Watney’s tale runs parallel to two others in The Martian. One
involves the ground crew at NASA, scrambling simultaneously to find ways to save Watney and control the inevitable public
outcry caused by the news of an American astronaut stranded in space. The other involves the reaction of Capt. Lewis and her
crew when they are told Watney is alive. Scott and Goddard do wonderfully, with a minimum amount of screen time, to
individualize the characters in these stories and make them recognizably human. It doesn’t hurt that the actors playing
them include Chastain, Chiwetel Ejiofor, Jeff Daniels, Sean Bean, Kristen Wiig and Michael Pena. Donald Glover is a standout; his character may be straight out of The Big Bang Theory, but he
brings him to life, and brings some much-needed laughs in the bargain.
While the public and critical response to The Martian has been overwhelmingly positive, there have been debates in print about
the slant of the film. Some writers have praised The Martian for its lack of spiritual content, condemning Christopher Nolan’s Interstellar for its surfeit of same; others have taken exactly the
opposite view. (It is interesting to note that Matt Damon and Jessica Chastain had major roles in both films.)

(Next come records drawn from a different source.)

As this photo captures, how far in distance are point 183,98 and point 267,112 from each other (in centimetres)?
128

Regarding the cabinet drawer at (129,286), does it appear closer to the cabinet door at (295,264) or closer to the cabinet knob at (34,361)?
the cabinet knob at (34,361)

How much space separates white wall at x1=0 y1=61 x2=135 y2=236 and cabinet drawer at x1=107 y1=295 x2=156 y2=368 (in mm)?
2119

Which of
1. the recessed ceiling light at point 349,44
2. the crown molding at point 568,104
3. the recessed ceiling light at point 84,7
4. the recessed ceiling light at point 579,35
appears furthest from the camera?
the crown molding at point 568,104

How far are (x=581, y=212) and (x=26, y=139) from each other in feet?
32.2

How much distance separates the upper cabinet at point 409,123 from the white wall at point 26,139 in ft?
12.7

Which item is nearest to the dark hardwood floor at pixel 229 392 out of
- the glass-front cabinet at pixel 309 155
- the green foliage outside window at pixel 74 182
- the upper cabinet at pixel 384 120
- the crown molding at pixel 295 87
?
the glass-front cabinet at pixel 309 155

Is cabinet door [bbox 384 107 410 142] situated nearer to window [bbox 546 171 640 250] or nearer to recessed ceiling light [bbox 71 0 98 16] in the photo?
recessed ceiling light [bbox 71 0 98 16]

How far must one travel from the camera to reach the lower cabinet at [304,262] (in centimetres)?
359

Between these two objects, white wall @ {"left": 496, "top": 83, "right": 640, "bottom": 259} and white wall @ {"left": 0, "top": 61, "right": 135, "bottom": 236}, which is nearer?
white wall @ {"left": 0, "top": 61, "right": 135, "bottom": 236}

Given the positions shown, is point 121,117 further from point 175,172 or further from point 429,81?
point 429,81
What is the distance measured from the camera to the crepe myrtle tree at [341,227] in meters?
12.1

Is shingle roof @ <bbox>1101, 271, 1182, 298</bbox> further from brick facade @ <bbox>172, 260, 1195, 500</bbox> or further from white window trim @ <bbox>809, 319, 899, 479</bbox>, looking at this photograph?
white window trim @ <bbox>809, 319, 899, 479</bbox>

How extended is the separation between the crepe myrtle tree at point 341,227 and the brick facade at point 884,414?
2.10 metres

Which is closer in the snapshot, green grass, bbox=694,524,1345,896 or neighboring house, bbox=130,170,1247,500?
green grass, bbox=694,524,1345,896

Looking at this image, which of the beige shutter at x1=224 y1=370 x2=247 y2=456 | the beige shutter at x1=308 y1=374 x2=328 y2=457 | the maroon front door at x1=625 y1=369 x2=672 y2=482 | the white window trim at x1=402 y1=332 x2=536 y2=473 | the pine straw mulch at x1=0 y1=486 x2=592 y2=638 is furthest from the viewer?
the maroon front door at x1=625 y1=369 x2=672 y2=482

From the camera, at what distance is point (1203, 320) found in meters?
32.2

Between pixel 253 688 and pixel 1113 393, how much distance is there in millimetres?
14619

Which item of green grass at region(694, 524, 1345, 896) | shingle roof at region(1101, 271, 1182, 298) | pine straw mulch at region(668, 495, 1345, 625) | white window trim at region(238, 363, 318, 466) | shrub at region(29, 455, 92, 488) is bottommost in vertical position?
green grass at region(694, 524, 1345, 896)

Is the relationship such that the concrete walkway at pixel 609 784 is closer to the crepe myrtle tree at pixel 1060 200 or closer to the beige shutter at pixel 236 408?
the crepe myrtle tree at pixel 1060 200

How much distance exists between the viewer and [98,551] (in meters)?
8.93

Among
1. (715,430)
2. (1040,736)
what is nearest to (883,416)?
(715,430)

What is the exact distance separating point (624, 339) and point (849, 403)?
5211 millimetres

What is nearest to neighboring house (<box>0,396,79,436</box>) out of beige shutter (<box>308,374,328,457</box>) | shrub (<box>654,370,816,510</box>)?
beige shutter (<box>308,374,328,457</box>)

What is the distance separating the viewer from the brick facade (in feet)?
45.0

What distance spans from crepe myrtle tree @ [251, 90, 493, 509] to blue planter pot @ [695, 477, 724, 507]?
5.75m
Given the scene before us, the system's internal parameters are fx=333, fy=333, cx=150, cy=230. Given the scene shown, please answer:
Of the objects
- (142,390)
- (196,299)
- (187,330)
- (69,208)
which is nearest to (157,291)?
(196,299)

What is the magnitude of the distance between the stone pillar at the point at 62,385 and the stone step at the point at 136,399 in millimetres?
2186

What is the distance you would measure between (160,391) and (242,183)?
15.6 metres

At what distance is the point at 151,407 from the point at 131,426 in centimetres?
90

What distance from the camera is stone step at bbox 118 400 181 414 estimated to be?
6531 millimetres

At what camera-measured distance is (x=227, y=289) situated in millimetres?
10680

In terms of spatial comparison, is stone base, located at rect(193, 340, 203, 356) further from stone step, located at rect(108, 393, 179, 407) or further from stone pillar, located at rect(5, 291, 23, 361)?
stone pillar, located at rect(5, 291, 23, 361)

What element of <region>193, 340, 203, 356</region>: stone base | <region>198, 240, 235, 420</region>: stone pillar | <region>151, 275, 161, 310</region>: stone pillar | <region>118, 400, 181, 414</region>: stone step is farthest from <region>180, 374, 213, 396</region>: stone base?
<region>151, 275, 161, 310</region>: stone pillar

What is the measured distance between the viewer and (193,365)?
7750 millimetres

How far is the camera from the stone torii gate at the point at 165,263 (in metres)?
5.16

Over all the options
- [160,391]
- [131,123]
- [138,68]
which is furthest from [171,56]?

The Martian is almost obsessive in its concentration on science; many scientists, including Neil De Grasse Tyson, have weighed
in on the science presented in the film, and found it generally if not totally sound. While I liked the spiritual content of Interstellar, I also believe you have to judge every movie on its
own terms, and on its own terms The Martian succeeds spectacularly. Its closest progenitor is Apollo 13, Ron Howard’s
1995 film about the abortive 1970 moon shot that nearly ended in tragedy for astronauts Jim Lovell (Tom Hanks), Jack Swigert
(Kevin Bacon) and Fred Haise (Bill Paxton). In Howard’s hands, Apollo 13 becomes the story not only of the courage of the
astronauts, but of the brilliance of flight director Gene Kranz (Ed Harris) and his team of engineers in getting the astronauts safely home. The Martian, in essence, is Apollo 13 painted on a larger
canvas. We have the same themes of courage, ingenuity, resourcefulness and teamwork, all presented in a way
guaranteed to make audiences cheer. Even the special effects, as dazzling as they are, are deployed in the service of
emphasizing the heroism and knowhow of these characters.
The box-office tallies for The Martian and The Walk are a study
in contrasts. On the weekend they both opened across the U.S., The Martian earned $9,600 per theater; The Walk, $1,500. The Martian clearly deserved its success, but why didn’t The Walk do better? Perhaps the sheer, terrifying realism of Petit’s walk
was too much for audiences (there were reports of people throwing up in the theater); perhaps they did not respond to the
singularity of Petit’s personality, which one critic described as “cloying.” I hope studio executives will not conclude from The Walk’s dismal box office that Joseph Gordon-Levitt is not a
bankable star, even as I hope that Matt Damon can ride The Martian to a whole new level of stardom.
Postscript: The above review was written before the Nov. 13,
2015 terrorist attacks on Paris. In the light of this horrible tragedy, the irony of reviewing a movie about a French
tightrope walker traversing the space between the Twin Towers of the World Trade Center becomes grim indeed. All I
can say is that my thoughts and prayers are with the people of Paris; with those who continue to live with the scars left by 9/11; and with the victims of terror everywhere.